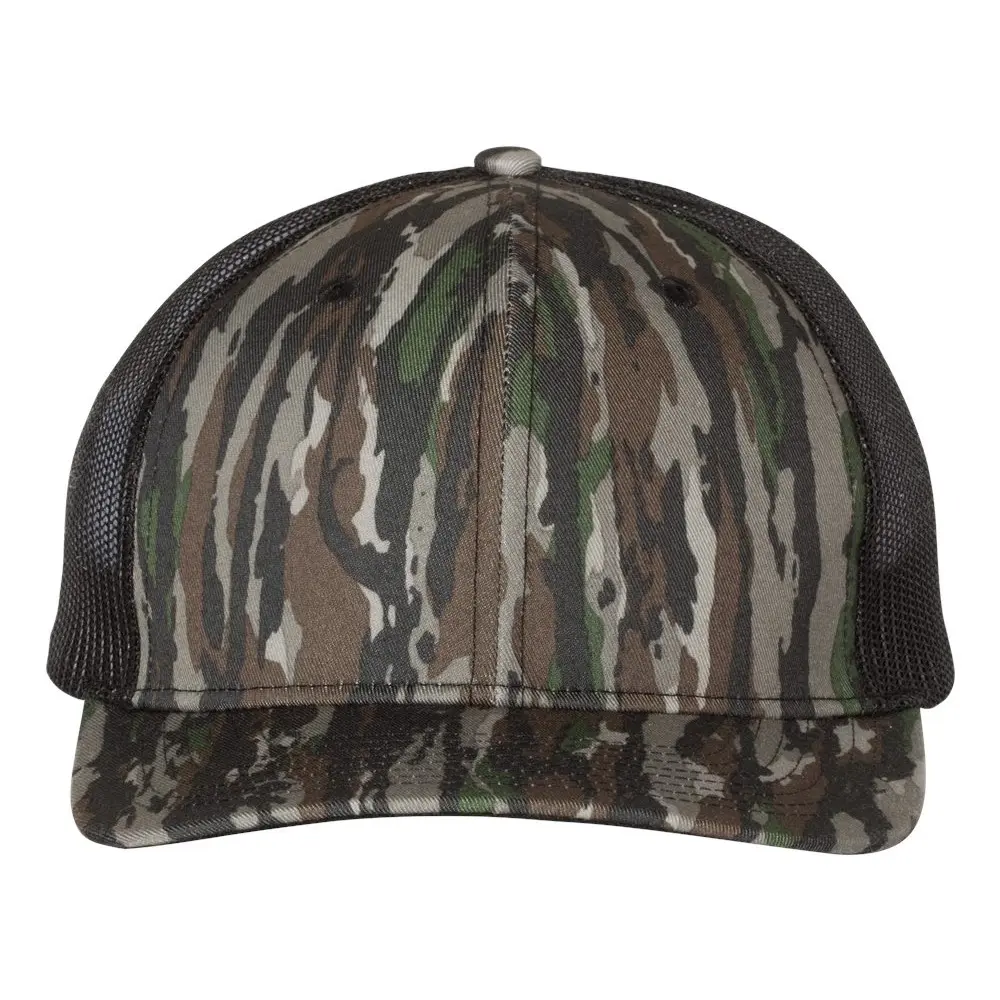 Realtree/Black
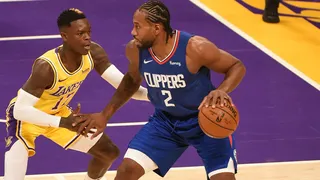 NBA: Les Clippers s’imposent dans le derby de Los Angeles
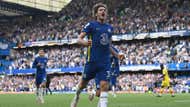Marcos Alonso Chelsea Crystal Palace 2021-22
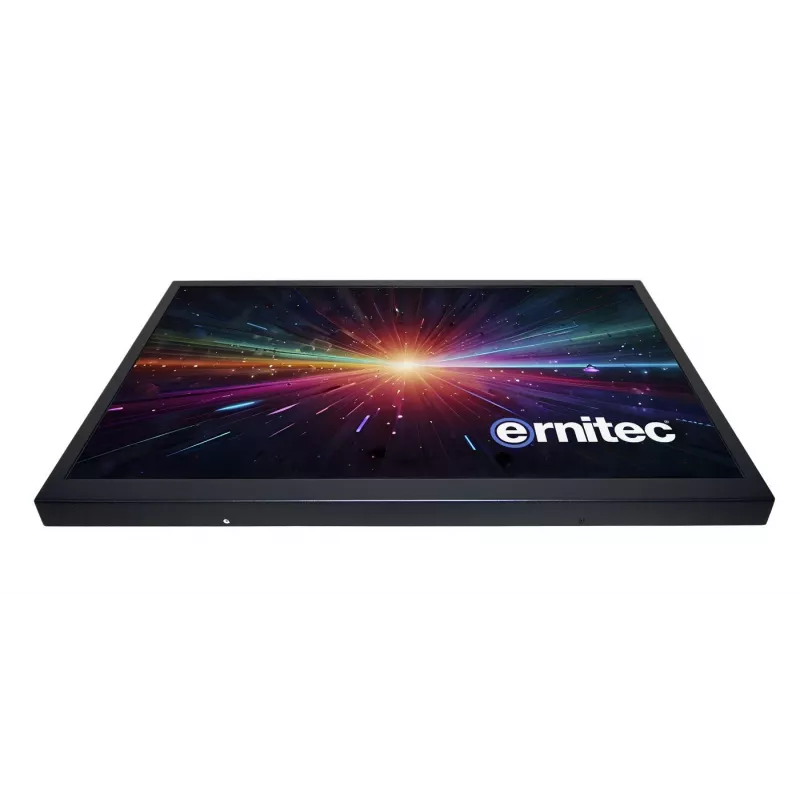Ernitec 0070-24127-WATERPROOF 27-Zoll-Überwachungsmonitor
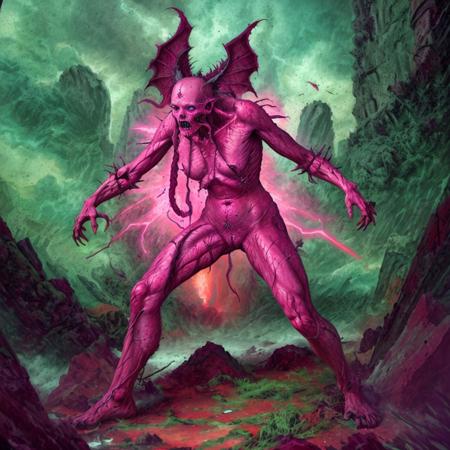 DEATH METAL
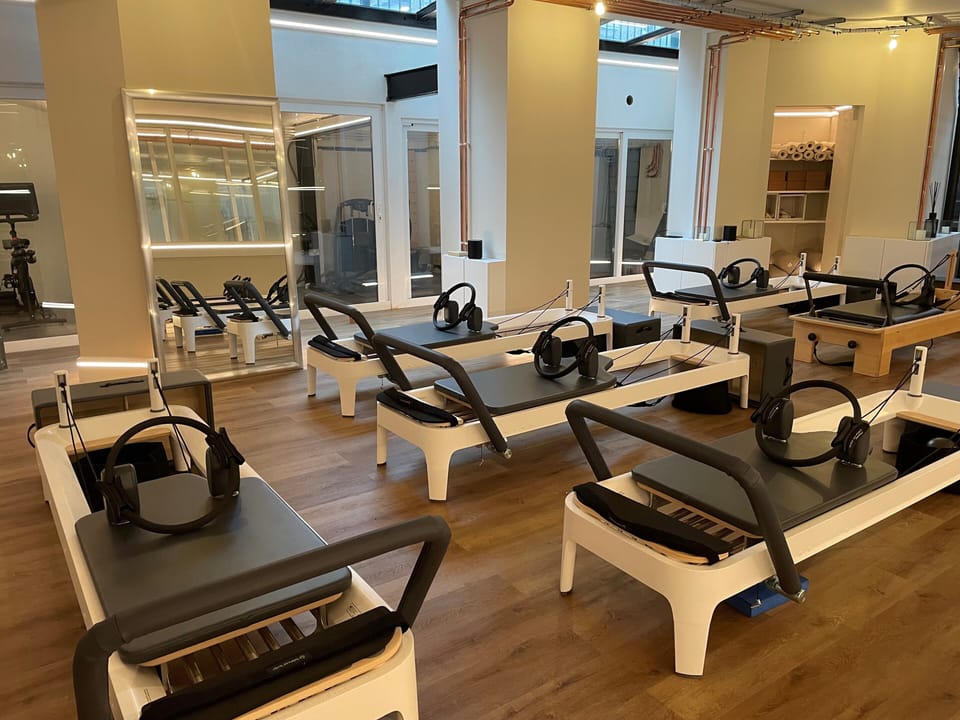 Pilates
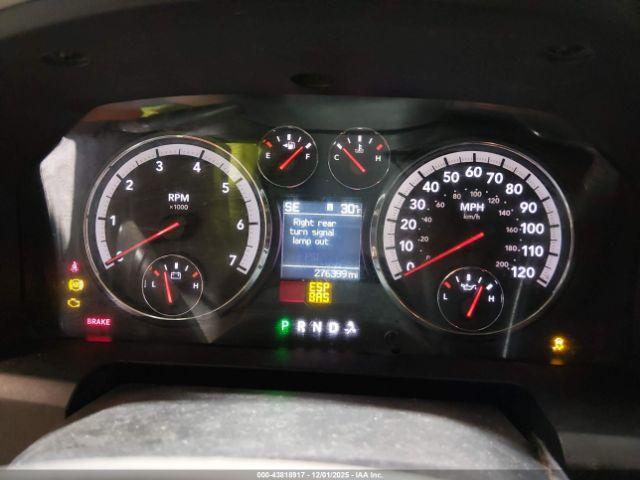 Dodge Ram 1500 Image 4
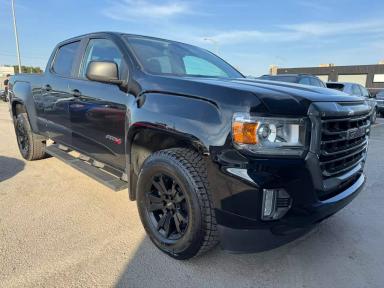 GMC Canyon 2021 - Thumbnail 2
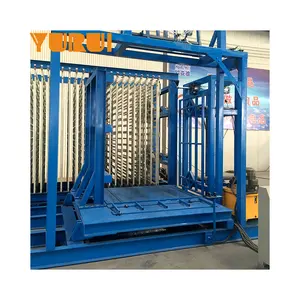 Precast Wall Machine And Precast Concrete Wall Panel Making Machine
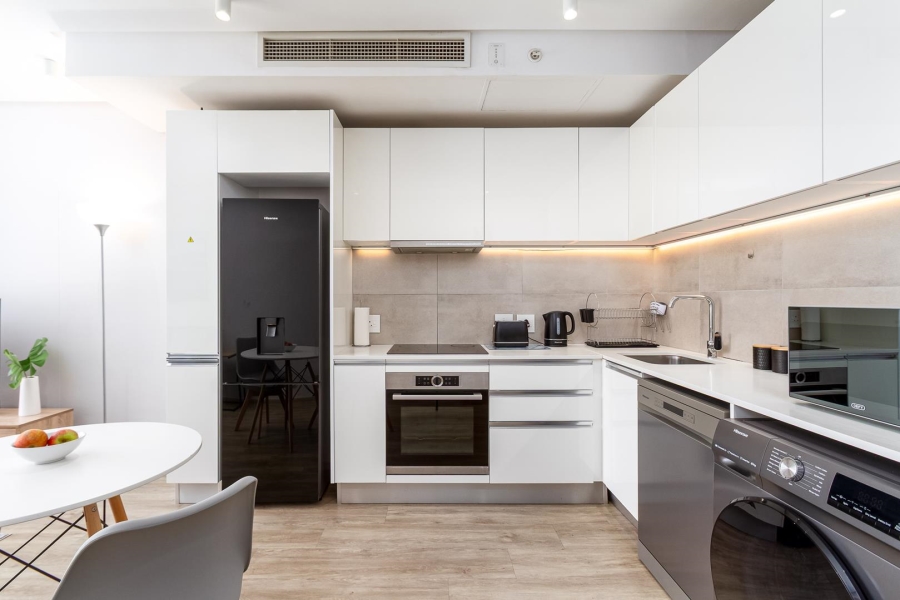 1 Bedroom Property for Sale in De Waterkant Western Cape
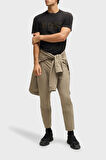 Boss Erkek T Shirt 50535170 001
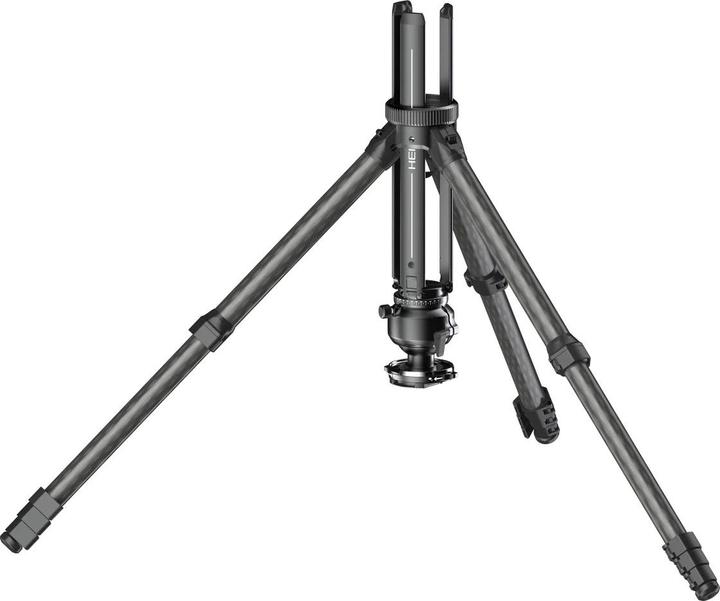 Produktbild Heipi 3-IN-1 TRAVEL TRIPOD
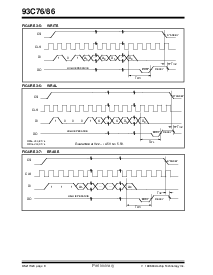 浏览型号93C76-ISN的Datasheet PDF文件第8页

---

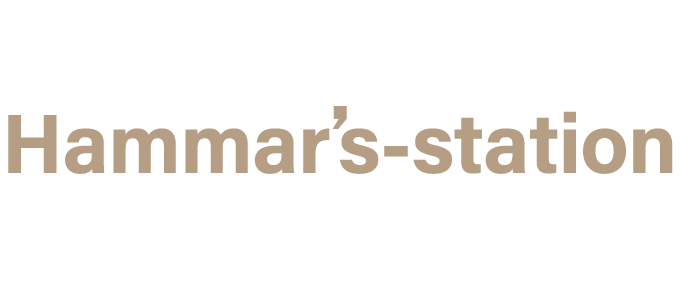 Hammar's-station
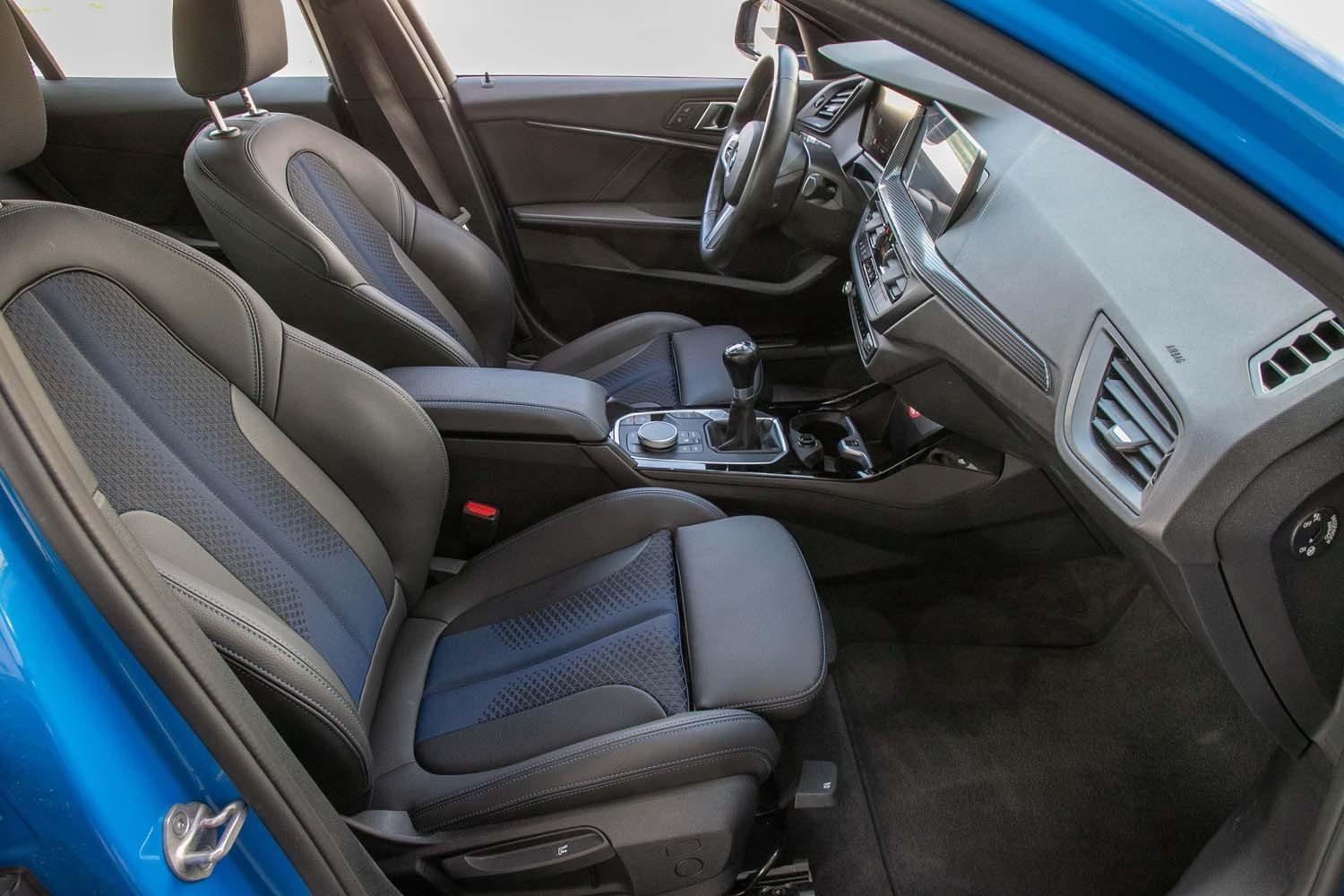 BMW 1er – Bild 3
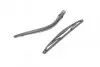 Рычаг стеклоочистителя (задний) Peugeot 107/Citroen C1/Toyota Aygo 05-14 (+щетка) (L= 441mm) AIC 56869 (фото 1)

= Exercise description =
In the records above, find the line with "Boss Erkek T Shirt 50535170 001" and the line with "浏览型号93C76-ISN的Datasheet PDF文件第8页"; please transcribe exactly those two lines and all lines between them, omitting any picture.

= Your response =
 Boss Erkek T Shirt 50535170 001
 Produktbild Heipi 3-IN-1 TRAVEL TRIPOD
 浏览型号93C76-ISN的Datasheet PDF文件第8页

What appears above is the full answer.